Inside the cabin, with a sudden shake of his head, Ty squared his shoulders and drew a deep breath. This was no time for endless puzzling. Now was the time to work out a plan if possible.
“Carson,” Ty began. “What was the family’s name that took . . . her?” He couldn’t quite decide what to call this new found sister of his.
Carson lifted his head; he spoke slowly, “I don’t rightly remember. I know it started with West, but I ain’t been able ta recall the rest of it.”
It was Ty’s turn to frown now. This made things even more difficult. How was one to find a girl after all these years without knowing the last name? He tried again.
“Would there be anyone back near where ya was livin’ that might know?”
“There’s no tellin’ what some people might remember, an’ it’s no tellin’ if’n any a the same ones is still there. After all, Ty, its been a dozen years since I was back that way.”
“Still, it wouldn’t hurt ta check.”
“No, I reckon not. Ya ain’t aimin’ ta go there alone are ya? How’d ya know who ta ask?”
“I don’t know rightly. I was thinkin’ a going alone if’n you’d stay here with Sally. Ya know I can’t stay. If they was ta get wind--”
At that moment a voice sounded behind him. “I told ya once, an’ I’m tellin’ ya again, you ain’t goin’ nowheres without me, Ty Elliot. Now ya jest get that inta yer head.”
Both men turned. Sally stood there, hands on her hips and chin squared in stubbornness. Her blue eyes flashed with determination.
“Sally, it ain’t gonna be for long. I can leave after dawn tomorrow an’ I’d jest be checkin’ ta see if’n anyone knows about--”
Sally cut him short. “It don’t matter ta me how short a time ya aim ta be gone, Ty Elliot, I ain’t stayin’ behind.”
Ty tried to reason with her, but she remained firm in her obstinacy. If he was going anywhere, she was going too. Nothing would change her mind. She stood there before him with arms crossed and a set to her mouth that reminded Carson of long ago.
At last Ty gave in to the inevitable though he did so with great reluctance. No one spoke for several minutes after Sally joined them. It was she who broke the stillness.
“Ty, who is she?”
Briefly, Ty filled his sister in on what was known. Carson sat still, gazing before him at nothing while he listened to the story and wondered again if it were even possible to find a trace of her.
“Carson,” Ty questioned when he had finished. “If Sally goes along, what do you plan ta do?”
“Do? Why I reckon I’ll go along with ya. Ain’t got any other place ta go that’s a needin’ me, an’ I might be a use ta you. ‘Sides that,” his voice dropped and his gaze fell, “I ain’t gonna feel quite easy in my mind ‘till I see my little girl once more.”

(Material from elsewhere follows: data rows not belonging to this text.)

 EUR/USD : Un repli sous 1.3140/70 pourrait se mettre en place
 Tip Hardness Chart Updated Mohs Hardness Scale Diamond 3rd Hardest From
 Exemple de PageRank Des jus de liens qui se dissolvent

Sally stood up. “Well, now that it is all settled, when are we goin’ ta leave? Ya know ya can’t stay here all winter; someone’s gonna find out yer here.”
“I know, Sally, I know,” Ty interrupted.
“We’ve got ta leave soon, Ty. If they were ta--” She couldn’t go on, for Ty had placed his hand over her mouth.
“Hush that kind a talk, Sally,” he ordered. “I reckon we could light out at first dawn. What da ya say, Carson?”

Carson made no reply but held up his hand for silence. A dead stillness settled over the cabin; even the fire seemed to feel a need for quiet, for the logs ceased to snap. Sally fairly held her breath, straining her ears for she knew not what. Yet, try as she would, she could hear nothing. She glanced at Ty as he stealthily rose and drew his Colt repeating pistol from its holster. She reached out a hand to grasp him, but he glided past her outstretched fingers. Carson too had risen and held his rifle at the ready.

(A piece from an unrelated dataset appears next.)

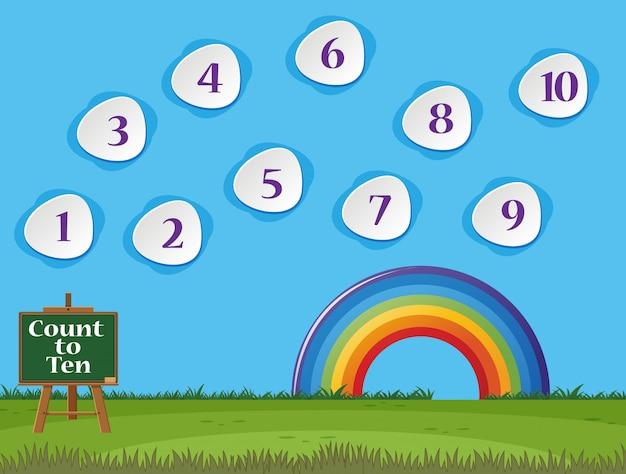 Compter le numéro un à dix avec ciel bleu et herbe verte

The sun, now nearing noonday, shone with blinding splendor on the remaining snow banks. The two men stood waiting. To see out the one window would have exposed them to whatever or whoever was approaching. Sally could hear it now too. Steps of some sort were nearing. They were not slow and cautious, but advanced in a sure tread. Now they could hear the faint jingle of a harness. The visitor halted in front of the cabin.

Sally cowered back against the far wall pressing her hands over her mouth to keep back the scream that rose in her throat. Ty’s face was set. Had it come to this already? How did they know he was back? His eyes narrowed. They would find that they couldn’t always have everything their own way.
The stillness was broken by a deep voice from without. “Elliot! Sally!”

Any questions? Comments? Are you tired of this story yet?

Friday, November 13, 2009

CMA Report #8

Friday has come again and with it another busy day. I know there will be some of you who won't read this until later as you will be at the AGC Reunion.:) We should have fun.

I did get quite a bit done on my book this week. I am finally nearing the end of it. After thinking about it, I don't think I'll be able to get the exam copies out to people before Christmas. I still have to finish my part, then Mom has to read the 245 pages and put in her corrections, comments and suggestions. Then I have to take the 245 pages back to the computer to add, change and correct them. After that I have to get the layout to look okay and then print the copies. I am still trying to figure out which publishing house to use to publish it. Also, I am in need of an editor. Does anyone know of any?

But enough of my book and on to my report. There are not nearly as many pictures as last week.:) Enjoy!

CMA Report #8

Welcome to all of you who have joined me for this very last class of Joplin’s very first Citizen’s METS Academy. This class was a little different than the others as it was thrown together at the last minute so to speak because some of us insisted on one more class. The topics were Emergency Preparedness and Tactical Paramedics.

Arriving at class about our usual time, we discovered only Ed was there. Shortly afterwards, Mandy and Lynn came, followed by Paula and Roger. They had brought a large Thank You poster for Marc and the others who had assisted with the CMA. We all had to slip out and sign it. Frankie came and we headed to get our food. Marc had gotten a cake as well. Marie couldn’t come, and John and Stephanie never showed up though no one knew why.

Nice cake, huh?

While we were eating, we watched a slide show that Jerry had put together that day of pictures from the class. There were some pretty funny ones.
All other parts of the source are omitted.